[begin SUPPLIED MATERIAL]

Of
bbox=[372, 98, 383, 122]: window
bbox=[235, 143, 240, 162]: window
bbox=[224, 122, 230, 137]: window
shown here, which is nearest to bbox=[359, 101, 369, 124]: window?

[end SUPPLIED MATERIAL]

:: WRITTEN INSTRUCTION ::
Return the data lines above without any changes.

:: RESPONSE ::
Of
bbox=[372, 98, 383, 122]: window
bbox=[235, 143, 240, 162]: window
bbox=[224, 122, 230, 137]: window
shown here, which is nearest to bbox=[359, 101, 369, 124]: window?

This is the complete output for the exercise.